### Document extract
________
Wednesday, March 9, 2011

Ye receive no witness until after the trial of your faith

Today it seems hard to believe that months ago I felt at an all time low. Today it seems that I have more blessings than I can count and that they just keep growing.

Months ago I applied for a promotion that I was well qualified for. I was disappointed when the position was filled without any applicants having even been given the chance to interview. I was annoyed at having to train my new boss.

Months ago I applied for BYU to complete my degree. I figured that I would be accepted quite easily considering that I was accepted at BYUH, which is much harder to get into. I was heartbroken the day that I received my rejection letter.

Months ago I was devestated because my last baby was not ready to join our family. We tried for half a year to get pregnant and each month only brought new tears.

But the Lord has a plan for us and loves us. He is watching out for us and we have to be patient during the trying times.

When I learned that I was pregnant I was so happy I cried again. Only this time they were tears of complete joy. A month later we learned that we were having twins and as Matt says, "It is like Christmas for VeeAnn all over again". The timing, though not what I had wanted is absolutely perfect. Brooklyn should be three before the babies are born and the girls will be enjoying summer when their new siblings arrive.

Monday I was offered the promotion of a lifetime. One that I did not apply for, nor did I have to interview for. I started training yesterday and both Matt and I feel that this, although again, not something I would have pursued, is absolutely perfect for our family. I know that Heavenly Father arranged this new career and there is no doubt in my mind that He is watching over our family. I will now be working on the CRM Marketing Operations team and could not be more excited.

Thank goodness I was denied from BYU. Again, the Lord knew what he was doing. There is no way I could be finishing school while pregnant with two babies, beginning a new marketing career!

I am so happy. I have a loving husband who has been my best friend through all of the hardest months of the past year and who has been my biggest supporter during the happy times as well. I have the most amazing daughters and I know that these two little ones will fit in perfectly. Reagan already decided that, "if they are boys we will do our best to teach them to be calm and not crazy like all boys are. We will be good examples." Here's to crossing our fingers that the specialist is able to take a peek at gender during our appointment later today!

3 comments:

jeanine said...

It's all about timing isn't it? It's so hard when we don't get what we think we want... but Heavenly Father can see the bigger picture! Thanks for sharing!

Anonymous said...

oh my heck! you made me cry! that was so sweet and heartfelt it brought tears to my eyes. we love you guys and wish you all the best on your new adventures! i can't wait to meet your new little babies!!

Midlife Mogle Girl said...

Hard to understand sometimes why things don't work out, but later things do turn out, and thank heavens Heavenly Father doesn't alway give us what we want, but not easy to understand at the time it is happening.
________
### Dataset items
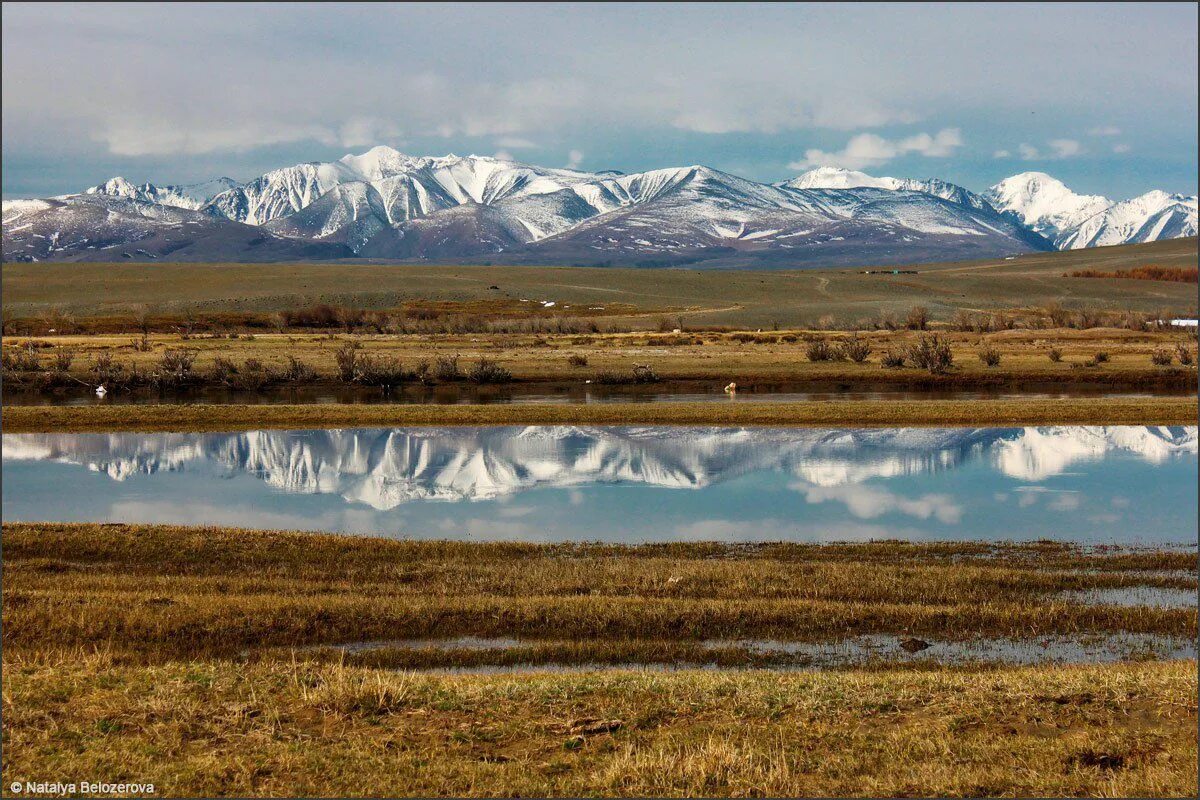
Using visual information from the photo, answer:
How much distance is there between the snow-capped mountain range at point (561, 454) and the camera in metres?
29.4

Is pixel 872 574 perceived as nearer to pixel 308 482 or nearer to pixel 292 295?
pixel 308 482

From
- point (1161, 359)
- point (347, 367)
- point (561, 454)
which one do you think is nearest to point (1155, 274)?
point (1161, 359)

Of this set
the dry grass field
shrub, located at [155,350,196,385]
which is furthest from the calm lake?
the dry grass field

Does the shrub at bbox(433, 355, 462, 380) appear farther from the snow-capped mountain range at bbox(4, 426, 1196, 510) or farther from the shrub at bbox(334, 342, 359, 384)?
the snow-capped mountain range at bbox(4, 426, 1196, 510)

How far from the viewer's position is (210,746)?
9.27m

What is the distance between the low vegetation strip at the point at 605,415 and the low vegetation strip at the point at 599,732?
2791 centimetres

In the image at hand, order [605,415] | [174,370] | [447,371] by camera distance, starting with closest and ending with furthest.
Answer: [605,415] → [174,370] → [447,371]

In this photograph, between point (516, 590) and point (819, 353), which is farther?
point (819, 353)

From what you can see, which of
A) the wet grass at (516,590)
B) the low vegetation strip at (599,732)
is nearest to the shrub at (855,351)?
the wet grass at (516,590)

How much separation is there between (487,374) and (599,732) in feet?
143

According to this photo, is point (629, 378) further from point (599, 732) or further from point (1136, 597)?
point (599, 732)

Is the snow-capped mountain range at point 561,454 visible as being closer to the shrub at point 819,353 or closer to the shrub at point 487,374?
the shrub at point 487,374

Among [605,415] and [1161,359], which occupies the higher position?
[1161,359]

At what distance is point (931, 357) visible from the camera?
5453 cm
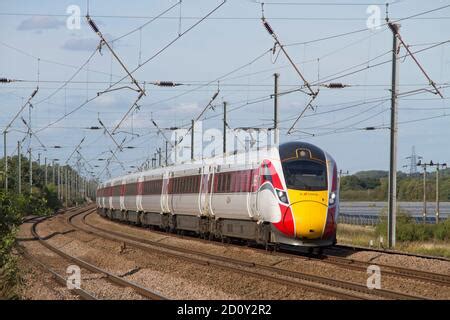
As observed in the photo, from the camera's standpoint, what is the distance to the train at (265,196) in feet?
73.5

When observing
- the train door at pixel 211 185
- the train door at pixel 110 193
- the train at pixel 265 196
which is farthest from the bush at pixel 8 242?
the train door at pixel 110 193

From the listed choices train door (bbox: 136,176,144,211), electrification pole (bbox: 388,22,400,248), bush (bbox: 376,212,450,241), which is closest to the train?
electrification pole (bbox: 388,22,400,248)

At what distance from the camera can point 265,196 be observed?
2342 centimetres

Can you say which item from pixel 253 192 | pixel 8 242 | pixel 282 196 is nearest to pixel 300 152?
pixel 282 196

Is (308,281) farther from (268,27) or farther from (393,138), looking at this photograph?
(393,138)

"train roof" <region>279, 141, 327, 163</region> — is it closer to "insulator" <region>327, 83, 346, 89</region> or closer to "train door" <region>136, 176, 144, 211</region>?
________
### Task
In the blog post, condense the paragraph beginning "Monday I was offered the promotion of a lifetime" into a shorter paragraph that keeps its main facts.

### Your response
On Monday I was offered a once-in-a-lifetime promotion that I neither applied nor interviewed for, and I started training yesterday. Though I would not have pursued it, Matt and I both feel it is perfect for our family, and I have no doubt Heavenly Father arranged it and is watching over us. I am thrilled to be joining the CRM Marketing Operations team.